Ecosyste.ms: Awesome

An open API service indexing awesome lists of open source software.

Awesome Lists | Featured Topics | Projects

https://github.com/nypl-spacetime/map-vectorizer

An open-source map vectorizer
https://github.com/nypl-spacetime/map-vectorizer

Last synced: 5 days ago
JSON representation

An open-source map vectorizer

Awesome Lists containing this project

README

        

Map polygon and feature extractor
==============
#### An NYPL Labs project

**Author:** Mauricio Giraldo Arteaga [@mgiraldo] / NYPL Labs [@nypl_labs]

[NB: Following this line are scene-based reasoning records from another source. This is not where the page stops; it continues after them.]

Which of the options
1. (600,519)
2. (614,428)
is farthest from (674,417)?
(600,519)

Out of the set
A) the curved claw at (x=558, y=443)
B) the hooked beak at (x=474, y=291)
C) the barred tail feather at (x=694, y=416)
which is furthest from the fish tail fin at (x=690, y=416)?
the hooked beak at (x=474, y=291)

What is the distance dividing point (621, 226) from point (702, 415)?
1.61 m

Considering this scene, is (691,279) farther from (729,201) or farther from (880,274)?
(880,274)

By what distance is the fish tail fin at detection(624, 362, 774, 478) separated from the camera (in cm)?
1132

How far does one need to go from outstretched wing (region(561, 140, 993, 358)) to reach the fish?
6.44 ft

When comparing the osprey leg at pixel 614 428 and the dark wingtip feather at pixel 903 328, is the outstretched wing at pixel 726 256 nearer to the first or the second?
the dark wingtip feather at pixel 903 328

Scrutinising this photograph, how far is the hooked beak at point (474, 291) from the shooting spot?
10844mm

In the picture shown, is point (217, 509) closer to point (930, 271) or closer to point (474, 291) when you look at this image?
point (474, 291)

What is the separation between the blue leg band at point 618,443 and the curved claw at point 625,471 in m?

Additional contributor: Thomas Levine [@thomaslevine]

A open-source map vectorizer. Provided **as is** by [NYPL Labs](http://www.nypl.org/collections/labs). Project based on a workflow suggested by Michael Resig.

The output of this process can be verified by volunteers with the [Building Inspector](https://github.com/nypl/building-inspector).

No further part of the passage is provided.